- DOCUMENT:
What amazed me throughout the process was the students’ resilience—and that of Smith, Thomas, and Stefanoni. First, they worried the story would provoke a retaliatory response from the district. Although the superintendent encouraged the students to report it (thanks to the Kansas Student Publications Act as much as his benevolence), he also said publicly that the concerns about Robertson’s credentials were much ado about nothing.

“That was disappointing,” Thomas tells me. “The superintendent gave the impression that the new principal had answered everyone’s questions fully and satisfactorily. And so by extension, that meant the students were wasting their time. But they put their heads down and kept working.”

(The superintendent did not respond to an interview request from CJR.)

The Booster Redux also worried about the relative quiet after publication. From Friday to Monday, the only notable response had come from the superintendent, who told the local newspaper, the Morning Sun, that the concerns about Robertson’s credentials were, as the paper put it, “groundless.”

“A long few days,” Thomas says. “Eerily silent. We thought for a little while that we had published a major story and that nobody cared, no change would occur. That had been a concern of ours before publication, too.”

Thomas shared the story with reporters at the Topeka Capital-Journal and the Associated Press, among others, with the hope that they would follow up. The Capital-Journal broke the silence Monday, having initiated its own investigation the morning the students’ story went up. The next day, the Kansas City Star weighed in.

“That’s when we felt a bit better,” Thomas tells me.

For their part, the students have been on an out-and-back roller coaster. “I was so nervous about the whole story,” Maddie Baden, a 17-year-old Booster Redux writer who worked on the story, tells me. “I knew we had good sources, but I’m not the go-getter type. This was really difficult from that standpoint. But we understood it was an important story, and we were capable of telling it—and that’s what we did.”

I asked her how it feels now, listing some of the professional journalists who have noted their work.

“It’s shocking,” she says. “I never thought this story would be as big as it’s gotten. We’ve all been excited to have so many people read the story and take it seriously. We’ve been overwhelmed. This whole experience was a great opportunity and brought us closer as a staff.”

But she hastened to add that it was also hard work.

“[Smith, Thomas, and Stefanoni] required us to have good sources—multiple sources—to back up all of our claims,” Baden says. “And then we had to figure out how to take all of the information we had and not just present it as a list—but as a narrative that made sense and was interesting. I didn’t know at first how hard that would be.”

- DATASET SECTION:
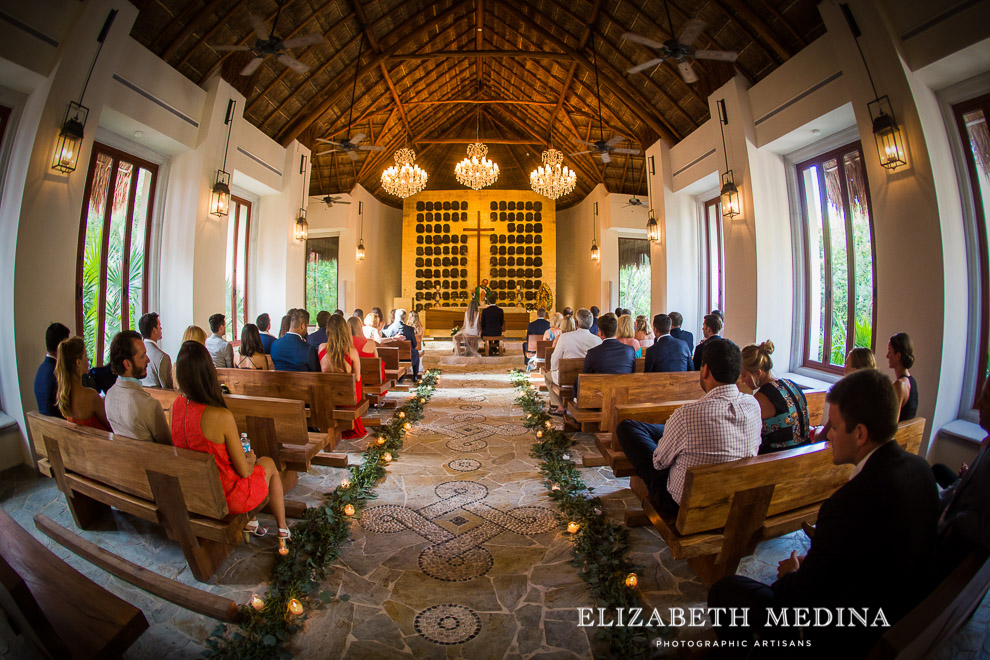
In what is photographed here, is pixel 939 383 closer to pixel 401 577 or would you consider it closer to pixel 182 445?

- REQUESTS:
A: Using the Booster Redux article, answer yes or no to each statement and quote the words that settle it: (i) The Capital-Journal started its own investigation on the morning the students' story went up. (ii) The superintendent responded to an interview request from CJR. (iii) Maddie Baden calls herself the go-getter type.
B: Retype everything in the Booster Redux article from "Thomas shared the" down to "noted their work.".
This material has nothing to do with the Booster Redux article.

- SET OF ANSWERS:
A:
(i) Yes: "having initiated its own investigation the morning the students’ story went up"
(ii) No: "The superintendent did not respond to an interview request from CJR."
(iii) No: "I’m not the go-getter type."

B:
Thomas shared the story with reporters at the Topeka Capital-Journal and the Associated Press, among others, with the hope that they would follow up. The Capital-Journal broke the silence Monday, having initiated its own investigation the morning the students’ story went up. The next day, the Kansas City Star weighed in.

“That’s when we felt a bit better,” Thomas tells me.

For their part, the students have been on an out-and-back roller coaster. “I was so nervous about the whole story,” Maddie Baden, a 17-year-old Booster Redux writer who worked on the story, tells me. “I knew we had good sources, but I’m not the go-getter type. This was really difficult from that standpoint. But we understood it was an important story, and we were capable of telling it—and that’s what we did.”

I asked her how it feels now, listing some of the professional journalists who have noted their work.